Zelda vs. Rationalism: The Timeline Problem

I just read an article which discusses just one theory out of many concerning the time-line in Zelda games. Admittedly, I skimmed parts, but I paid attention to most of it. I got to the end, and read this:

“Sure, I suppose being able to find ‘the closest timeline to what Miyamoto is envisioning right this very moment’ is a worthy runner-up goal, but to what ends? If Nintendo is making it all up as they go along (which I’d also wager is quite likely), the timeline is as flexible as a rubber band, completely mutable and able to be changed at their discretion from here on out. …

“Instead, I truly believe that half the fun of inventing timelines is in the building of the world of Hyrule. It’s in creating our Hyrule. It’s feeling like a scholar of ancient history and digging through the ruins of a fallen Hyrule Castle to find archæological evidence regarding the ancient civilization of the Hylians. It’s in the crazy theorization, the wild speculation, and the mad experimentation.”

Why in the world we care in the first place is the topic of other articles also posted on that website (I suggest you dig around a bit if you’re a fan of the Zelda series like I am) but I do know that every time I start a new game in the Zelda series, I can’t wait to see what new plot twists will be given.

First, he (or she?) is wrong that we shouldn’t search for a proper time-line. (It’s just another form of fan art.) He’s also wrong that the fun is creating our own Hyrule world.
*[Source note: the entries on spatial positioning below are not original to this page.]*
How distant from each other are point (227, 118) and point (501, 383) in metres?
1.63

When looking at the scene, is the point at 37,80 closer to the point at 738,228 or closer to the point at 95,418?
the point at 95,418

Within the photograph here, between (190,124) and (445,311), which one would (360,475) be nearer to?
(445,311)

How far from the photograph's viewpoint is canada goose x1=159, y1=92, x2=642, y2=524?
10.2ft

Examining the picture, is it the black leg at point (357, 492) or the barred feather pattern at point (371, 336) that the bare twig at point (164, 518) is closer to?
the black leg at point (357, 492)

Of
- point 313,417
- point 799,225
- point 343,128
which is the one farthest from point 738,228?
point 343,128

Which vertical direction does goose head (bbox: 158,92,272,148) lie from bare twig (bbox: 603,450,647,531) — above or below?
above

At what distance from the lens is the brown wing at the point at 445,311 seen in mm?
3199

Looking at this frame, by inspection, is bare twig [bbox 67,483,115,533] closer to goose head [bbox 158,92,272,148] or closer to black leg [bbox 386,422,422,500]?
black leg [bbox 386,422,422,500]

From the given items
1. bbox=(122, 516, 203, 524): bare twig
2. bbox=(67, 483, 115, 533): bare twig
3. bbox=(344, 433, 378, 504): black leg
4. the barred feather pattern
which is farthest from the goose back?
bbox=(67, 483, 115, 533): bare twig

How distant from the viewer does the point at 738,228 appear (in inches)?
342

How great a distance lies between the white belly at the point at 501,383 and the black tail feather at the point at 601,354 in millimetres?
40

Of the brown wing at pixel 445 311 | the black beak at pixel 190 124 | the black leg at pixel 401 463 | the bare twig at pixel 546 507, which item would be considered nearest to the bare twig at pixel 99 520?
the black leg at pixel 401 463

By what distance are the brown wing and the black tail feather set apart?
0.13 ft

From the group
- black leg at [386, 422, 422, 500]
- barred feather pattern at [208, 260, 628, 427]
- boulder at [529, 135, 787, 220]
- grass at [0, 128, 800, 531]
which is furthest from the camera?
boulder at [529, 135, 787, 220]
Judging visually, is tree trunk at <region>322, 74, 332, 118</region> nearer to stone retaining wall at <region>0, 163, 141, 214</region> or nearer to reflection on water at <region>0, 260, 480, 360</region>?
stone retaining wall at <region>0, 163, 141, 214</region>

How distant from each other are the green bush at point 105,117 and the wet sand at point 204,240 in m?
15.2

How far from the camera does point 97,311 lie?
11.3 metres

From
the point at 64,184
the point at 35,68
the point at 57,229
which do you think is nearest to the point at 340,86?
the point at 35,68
I think the fun actually lies in the fact that there’s something about the Zelda universe that clicks with us, that makes us wish we lived in such a world.
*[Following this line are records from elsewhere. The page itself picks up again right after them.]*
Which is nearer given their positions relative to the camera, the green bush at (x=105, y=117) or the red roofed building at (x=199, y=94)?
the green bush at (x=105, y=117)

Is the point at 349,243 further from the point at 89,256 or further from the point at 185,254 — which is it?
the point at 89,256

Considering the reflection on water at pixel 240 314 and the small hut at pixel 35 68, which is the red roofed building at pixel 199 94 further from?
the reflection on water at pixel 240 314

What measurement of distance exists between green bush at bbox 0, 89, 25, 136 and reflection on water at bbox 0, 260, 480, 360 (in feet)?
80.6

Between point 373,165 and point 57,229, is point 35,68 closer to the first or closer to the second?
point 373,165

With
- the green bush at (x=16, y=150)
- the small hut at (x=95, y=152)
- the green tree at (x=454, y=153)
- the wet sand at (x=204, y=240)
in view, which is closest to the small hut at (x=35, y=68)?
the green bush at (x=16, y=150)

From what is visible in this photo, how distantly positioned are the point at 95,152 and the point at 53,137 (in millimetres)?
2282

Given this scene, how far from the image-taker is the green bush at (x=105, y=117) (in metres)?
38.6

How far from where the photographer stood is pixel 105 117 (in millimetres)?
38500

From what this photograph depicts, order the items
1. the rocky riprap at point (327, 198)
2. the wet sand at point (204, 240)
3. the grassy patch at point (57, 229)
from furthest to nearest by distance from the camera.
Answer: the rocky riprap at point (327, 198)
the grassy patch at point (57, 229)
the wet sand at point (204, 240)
This is where this blog post title comes in: the games’ time-lines don’t have to be rational or fit together. I think the goal in mind when the developers created the Zelda games was just to make it fun. They speak of an ancient hero, and then link characters to the past. Somehow, the ancient hero part adds an aurora to the rest of the story. The whole thing creates a personal journey of discovery, connection, and enjoyment of the characters and the environment that makes it so much fun.

That’s why I play Zelda, and that’s why I think we all want to discover more about the time-line. It doesn’t have to be rational, or make sense, at least across multiple games. It just has to be fun and sensible in the context of each game.